What is needed
Return all of the data exactly as given.

Stored data entries
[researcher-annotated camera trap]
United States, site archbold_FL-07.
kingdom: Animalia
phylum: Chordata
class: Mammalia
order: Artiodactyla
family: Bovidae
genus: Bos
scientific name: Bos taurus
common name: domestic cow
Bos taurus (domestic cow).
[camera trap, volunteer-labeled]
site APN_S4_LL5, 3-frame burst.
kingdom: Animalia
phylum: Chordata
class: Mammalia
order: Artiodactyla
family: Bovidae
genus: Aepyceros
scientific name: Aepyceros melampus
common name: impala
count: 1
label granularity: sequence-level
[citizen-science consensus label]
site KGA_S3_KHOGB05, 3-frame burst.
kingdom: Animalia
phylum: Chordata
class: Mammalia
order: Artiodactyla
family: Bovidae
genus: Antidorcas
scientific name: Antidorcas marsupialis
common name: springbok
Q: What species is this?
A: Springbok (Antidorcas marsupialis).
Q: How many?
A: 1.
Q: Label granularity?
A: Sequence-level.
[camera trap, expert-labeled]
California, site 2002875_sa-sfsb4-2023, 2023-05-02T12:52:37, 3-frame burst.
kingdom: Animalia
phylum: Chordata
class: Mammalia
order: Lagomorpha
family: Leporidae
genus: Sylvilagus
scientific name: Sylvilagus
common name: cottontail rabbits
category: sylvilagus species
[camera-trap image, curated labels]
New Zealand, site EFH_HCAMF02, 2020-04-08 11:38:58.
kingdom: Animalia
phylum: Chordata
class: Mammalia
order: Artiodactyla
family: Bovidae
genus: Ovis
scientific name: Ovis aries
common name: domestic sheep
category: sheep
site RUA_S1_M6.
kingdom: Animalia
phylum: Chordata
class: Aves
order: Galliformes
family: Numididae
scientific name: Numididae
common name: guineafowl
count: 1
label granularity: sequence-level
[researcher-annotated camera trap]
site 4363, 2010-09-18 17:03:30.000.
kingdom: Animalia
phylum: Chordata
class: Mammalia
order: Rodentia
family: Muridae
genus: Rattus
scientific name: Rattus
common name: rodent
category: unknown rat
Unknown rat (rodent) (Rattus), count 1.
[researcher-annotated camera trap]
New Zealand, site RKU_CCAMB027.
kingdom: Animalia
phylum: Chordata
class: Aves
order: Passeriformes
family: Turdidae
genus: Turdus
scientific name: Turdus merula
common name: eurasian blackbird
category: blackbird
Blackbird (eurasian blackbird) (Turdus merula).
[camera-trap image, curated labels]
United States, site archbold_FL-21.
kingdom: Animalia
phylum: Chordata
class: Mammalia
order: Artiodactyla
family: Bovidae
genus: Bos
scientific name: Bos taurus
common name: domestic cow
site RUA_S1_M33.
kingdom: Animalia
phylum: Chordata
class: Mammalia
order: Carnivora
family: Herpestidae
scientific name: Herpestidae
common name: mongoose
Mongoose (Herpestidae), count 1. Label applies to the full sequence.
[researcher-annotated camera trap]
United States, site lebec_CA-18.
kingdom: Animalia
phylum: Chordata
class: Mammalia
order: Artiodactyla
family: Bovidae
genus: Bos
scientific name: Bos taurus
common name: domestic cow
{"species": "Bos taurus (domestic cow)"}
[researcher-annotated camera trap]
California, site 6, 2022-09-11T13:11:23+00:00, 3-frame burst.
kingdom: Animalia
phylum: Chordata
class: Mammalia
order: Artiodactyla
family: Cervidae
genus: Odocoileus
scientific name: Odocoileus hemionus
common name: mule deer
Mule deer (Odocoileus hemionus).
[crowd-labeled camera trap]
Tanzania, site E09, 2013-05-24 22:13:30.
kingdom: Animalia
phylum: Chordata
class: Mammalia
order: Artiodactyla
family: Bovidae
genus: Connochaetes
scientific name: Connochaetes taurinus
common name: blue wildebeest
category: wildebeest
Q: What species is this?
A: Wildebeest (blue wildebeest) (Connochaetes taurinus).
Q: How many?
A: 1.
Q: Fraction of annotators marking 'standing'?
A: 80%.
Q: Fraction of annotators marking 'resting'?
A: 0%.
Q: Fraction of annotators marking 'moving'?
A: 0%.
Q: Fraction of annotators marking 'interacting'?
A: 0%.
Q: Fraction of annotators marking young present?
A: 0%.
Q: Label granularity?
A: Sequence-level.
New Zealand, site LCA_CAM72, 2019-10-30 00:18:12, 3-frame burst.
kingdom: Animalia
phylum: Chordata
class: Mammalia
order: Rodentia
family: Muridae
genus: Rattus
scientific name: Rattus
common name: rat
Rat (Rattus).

Answer box
[researcher-annotated camera trap]
United States, site archbold_FL-07.
kingdom: Animalia
phylum: Chordata
class: Mammalia
order: Artiodactyla
family: Bovidae
genus: Bos
scientific name: Bos taurus
common name: domestic cow
Bos taurus (domestic cow).
[camera trap, volunteer-labeled]
site APN_S4_LL5, 3-frame burst.
kingdom: Animalia
phylum: Chordata
class: Mammalia
order: Artiodactyla
family: Bovidae
genus: Aepyceros
scientific name: Aepyceros melampus
common name: impala
count: 1
label granularity: sequence-level
[citizen-science consensus label]
site KGA_S3_KHOGB05, 3-frame burst.
kingdom: Animalia
phylum: Chordata
class: Mammalia
order: Artiodactyla
family: Bovidae
genus: Antidorcas
scientific name: Antidorcas marsupialis
common name: springbok
Q: What species is this?
A: Springbok (Antidorcas marsupialis).
Q: How many?
A: 1.
Q: Label granularity?
A: Sequence-level.
[camera trap, expert-labeled]
California, site 2002875_sa-sfsb4-2023, 2023-05-02T12:52:37, 3-frame burst.
kingdom: Animalia
phylum: Chordata
class: Mammalia
order: Lagomorpha
family: Leporidae
genus: Sylvilagus
scientific name: Sylvilagus
common name: cottontail rabbits
category: sylvilagus species
[camera-trap image, curated labels]
New Zealand, site EFH_HCAMF02, 2020-04-08 11:38:58.
kingdom: Animalia
phylum: Chordata
class: Mammalia
order: Artiodactyla
family: Bovidae
genus: Ovis
scientific name: Ovis aries
common name: domestic sheep
category: sheep
site RUA_S1_M6.
kingdom: Animalia
phylum: Chordata
class: Aves
order: Galliformes
family: Numididae
scientific name: Numididae
common name: guineafowl
count: 1
label granularity: sequence-level
[researcher-annotated camera trap]
site 4363, 2010-09-18 17:03:30.000.
kingdom: Animalia
phylum: Chordata
class: Mammalia
order: Rodentia
family: Muridae
genus: Rattus
scientific name: Rattus
common name: rodent
category: unknown rat
Unknown rat (rodent) (Rattus), count 1.
[researcher-annotated camera trap]
New Zealand, site RKU_CCAMB027.
kingdom: Animalia
phylum: Chordata
class: Aves
order: Passeriformes
family: Turdidae
genus: Turdus
scientific name: Turdus merula
common name: eurasian blackbird
category: blackbird
Blackbird (eurasian blackbird) (Turdus merula).
[camera-trap image, curated labels]
United States, site archbold_FL-21.
kingdom: Animalia
phylum: Chordata
class: Mammalia
order: Artiodactyla
family: Bovidae
genus: Bos
scientific name: Bos taurus
common name: domestic cow
site RUA_S1_M33.
kingdom: Animalia
phylum: Chordata
class: Mammalia
order: Carnivora
family: Herpestidae
scientific name: Herpestidae
common name: mongoose
Mongoose (Herpestidae), count 1. Label applies to the full sequence.
[researcher-annotated camera trap]
United States, site lebec_CA-18.
kingdom: Animalia
phylum: Chordata
class: Mammalia
order: Artiodactyla
family: Bovidae
genus: Bos
scientific name: Bos taurus
common name: domestic cow
{"species": "Bos taurus (domestic cow)"}
[researcher-annotated camera trap]
California, site 6, 2022-09-11T13:11:23+00:00, 3-frame burst.
kingdom: Animalia
phylum: Chordata
class: Mammalia
order: Artiodactyla
family: Cervidae
genus: Odocoileus
scientific name: Odocoileus hemionus
common name: mule deer
Mule deer (Odocoileus hemionus).
[crowd-labeled camera trap]
Tanzania, site E09, 2013-05-24 22:13:30.
kingdom: Animalia
phylum: Chordata
class: Mammalia
order: Artiodactyla
family: Bovidae
genus: Connochaetes
scientific name: Connochaetes taurinus
common name: blue wildebeest
category: wildebeest
Q: What species is this?
A: Wildebeest (blue wildebeest) (Connochaetes taurinus).
Q: How many?
A: 1.
Q: Fraction of annotators marking 'standing'?
A: 80%.
Q: Fraction of annotators marking 'resting'?
A: 0%.
Q: Fraction of annotators marking 'moving'?
A: 0%.
Q: Fraction of annotators marking 'interacting'?
A: 0%.
Q: Fraction of annotators marking young present?
A: 0%.
Q: Label granularity?
A: Sequence-level.
New Zealand, site LCA_CAM72, 2019-10-30 00:18:12, 3-frame burst.
kingdom: Animalia
phylum: Chordata
class: Mammalia
order: Rodentia
family: Muridae
genus: Rattus
scientific name: Rattus
common name: rat
Rat (Rattus).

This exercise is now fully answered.